Recently, South Dakota hosted visits from Moody's and from Standard & Poor's, as we prepare for a bond issue by the South Dakota Building Authority later this summer. The visit to South Dakota by these two rating agencies followed a trip to see them last winter by Lt. Gov. Matt Michels and our commissioner of the Bureau of Finance and Management, Jason Dilges. Following several years of efforts to strengthen our already good financial condition, we have been encouraging these two agencies to understand our financial strength, so we can achieve the favorable rating we deserve.

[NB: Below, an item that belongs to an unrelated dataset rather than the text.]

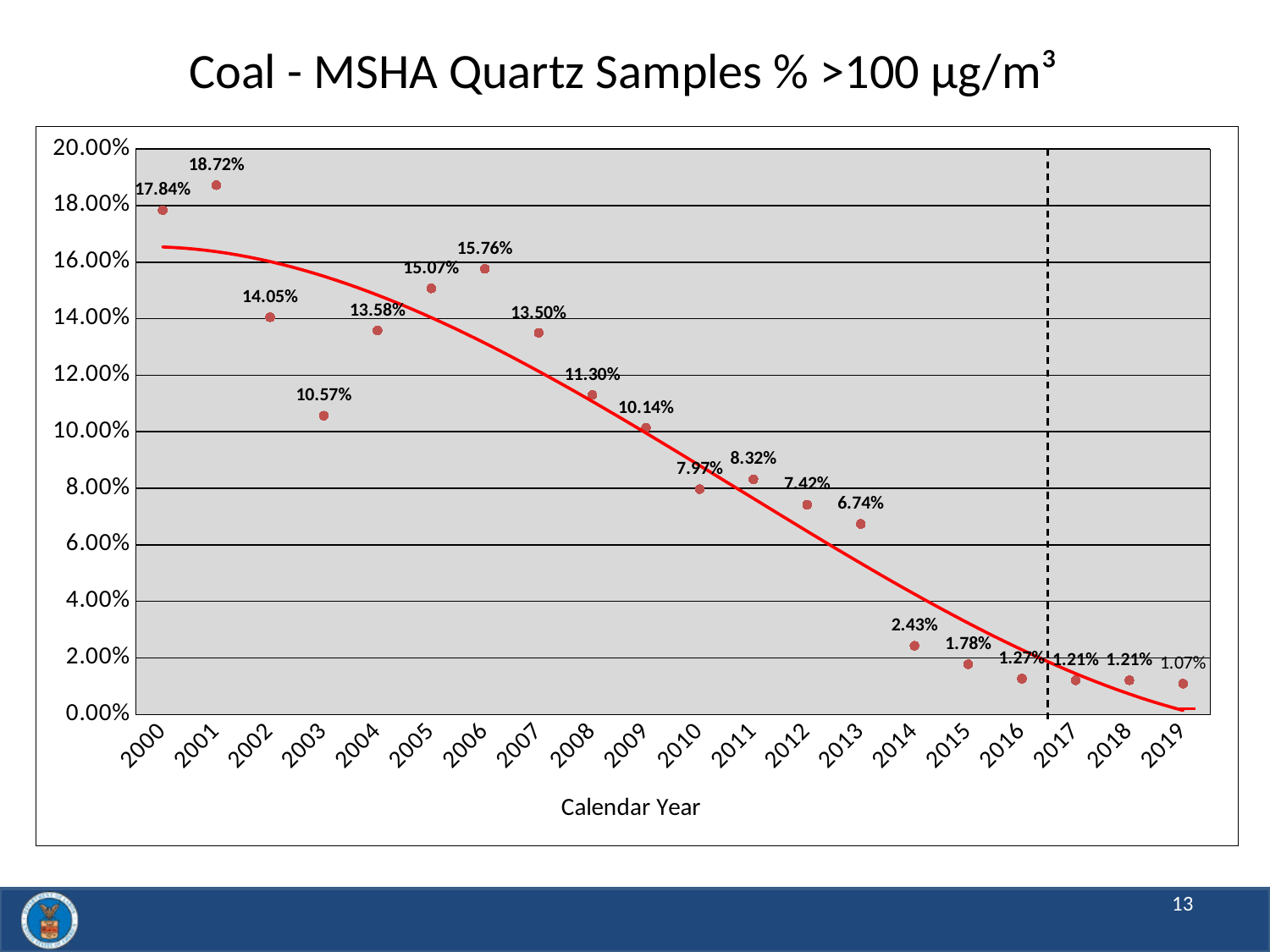
What is the difference between the values for 2000 and 2019? 16.77% Which year has the highest value? 2001 What is the difference between the values for 2001 and 2000? 0.88% Which year has the larger value, 2010 or 2011? 2011 What is the value for 2009? 10.14% How many years are plotted on the chart? 20 Do the values generally rise or fall from 2000 to 2019? fall What is the value for 2019? 1.07% What is the value for 2001? 18.72% What is the title of the chart? Coal - MSHA Quartz Samples % >100 µg/m³ Which year has the lowest value? 2019 Is the value for 2014 greater or less than 4.00%? less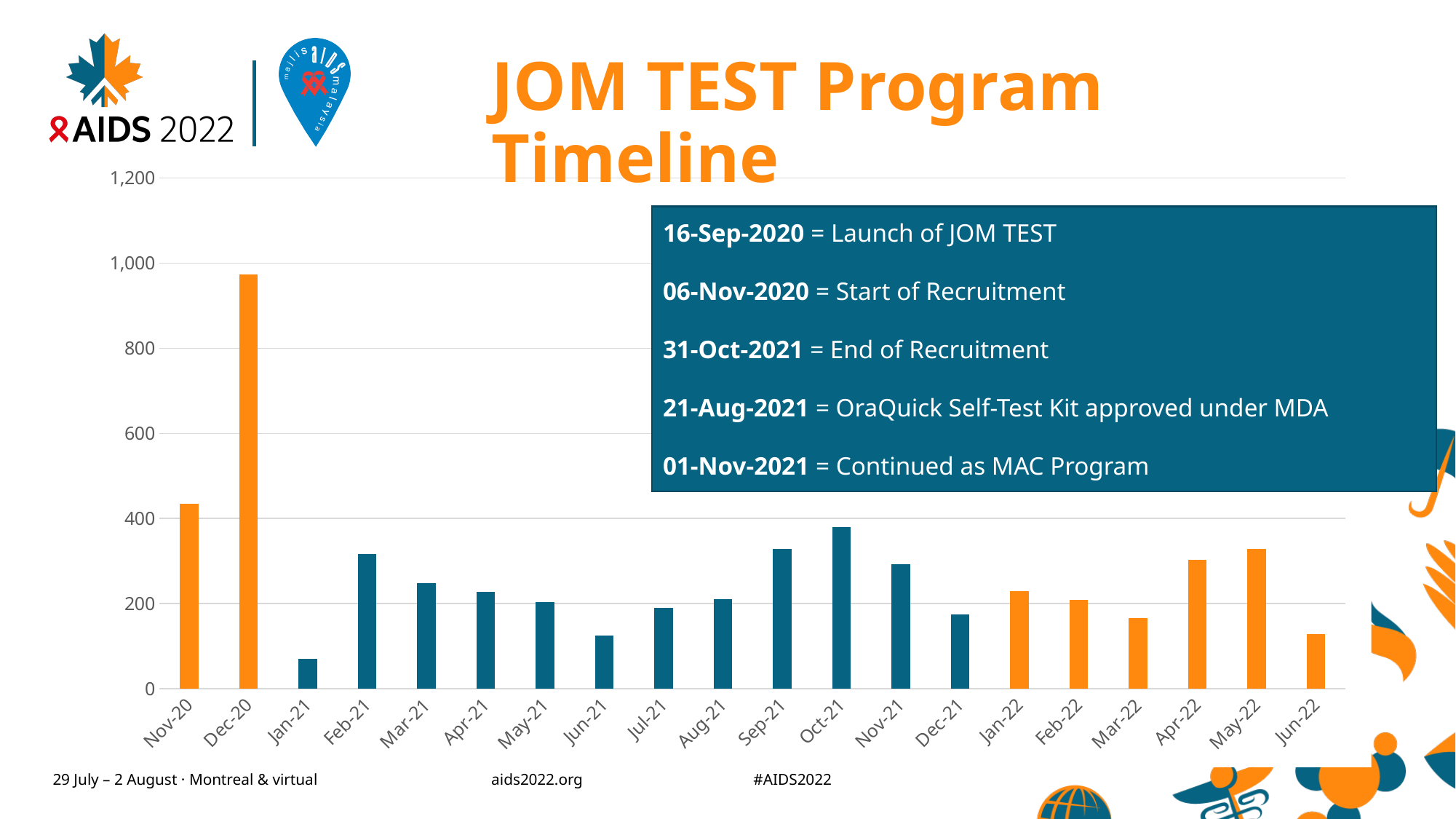
Do the values rise or fall from Feb-21 to Jun-21? fall Which is larger, the value for Jan-21 or the value for Jun-21? Jun-21 Which is larger, the value for Sep-21 or the value for Oct-21? Oct-21 Is the value for Dec-20 greater or less than 800? greater What kind of chart is shown on the slide? Bar chart What is the title of the slide containing the chart? JOM TEST Program Timeline Is the value for Nov-20 greater or less than 400? greater How many months (bars) are plotted on the chart? 20 Is the value for Oct-21 greater or less than 400? less Which month has the highest bar on the chart? Dec-20 Which month has the lowest bar on the chart? Jan-21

Our presentations to these agencies made several points: First, our annual budget process is strong, uses conservative revenue estimates and is in keeping with a constitutional balanced budget requirement adopted by South Dakota voters in 2012. Historically, South Dakota has adhered to a sound budget process, and we've taken steps recently to make that process even better. Last winter, the Legislature passed legislation requiring tax revenue to be projected three times a year, by separate estimates of the executive and legislative branches. We balanced our budget in 2011, and have reported budget surpluses for each of the past three fiscal years. Our rainy day reserves now total nearly $150 million, equivalent to over 11 percent of general fund spending.

Second, our balance sheet is also very strong, with minimal long-term liabilities. Many states have significant long-term liabilities in the form of underfunded pension plans. Our well-managed pension plan, the South Dakota Retirement System, is fully funded. Three months ago, in April, Boston College's Center for Retirement Research published an evaluation of the top 150 pension plans in the nation. Of those plans, only nine plans were fully funded. South Dakota was one of them. Eleven plans were less than 50 percent funded, including plans in Connecticut, Alaska, Illinois, Indiana and Missouri. The worst: Kentucky at 26 percent funded.

Beyond well-managed pension liabilities, South Dakota also has very little long-term tax supported debt. Last October, the Dow Jones financial news publication, Barron's, compared the tax supported debt of each of the 50 states to each state's Gross Domestic Product. Only 8 states had debt which equated to less than 1 percent of its GDP. South Dakota was one of them. Beyond that, last March, the South Dakota Legislature agreed with my proposal to use unexpected one-time receipts to make early repayment of $56.2 million of outstanding tax supported debt held by the South Dakota Building Authority. As of Sept. 1, when another bond will be fully repaid, the Building Authority will have ZERO outstanding tax supported debt.

In addition to strong budgeting processes and a solid balance sheet, we also spoke to other strengths.

Matt Clark, our state investment officer, described the processes used by the South Dakota Investment Council to manage state assets, including our retirement plan assets, our trust funds and our cash accounts. He explained the policies and practices used by the Council to manage risk and diversify our investment assets, at lower than average costs. Our Investment Council has achieved top percentile returns for many years, and last year achieved returns which were among the best in the nation.

We've also tried to be more transparent. Over time we've been working to provide all publicly available budget information on In June we took another step toward transparency when I ordered the Bureau of Finance and Management to make dashboard measurements on state finances and economics available to the public.

We concluded our remarks with a presentation by economist Dr. Ralph Brown, a founding member of the Governor's Council of Economic Advisors. Dr. Brown demonstrated that our state's economy has outperformed most of our neighboring states, and the national economy. He also provided data which proved that the agriculture sector, while sometimes volatile, does not cause similar volatility to be exhibited in the nonfarm sector.

All these achievements and attributes are worthy of celebration. They are also worth demonstrating to rating agencies, to insure South Dakota is given credit where credit is due. A good bond rating reduces interest expenses when bonds are issued to help finance projects like the new football stadium at South Dakota State University, and improvements to Good Earth State Park and Custer State Park.

South Dakota's financial foundation continues to grow stronger. I'm proud of the progress we've made, and grateful for the opportunity last week to describe it. And we're not done yet.

-- Dennis Daugaard, a Republican, is in his first term as governor of South Dakota.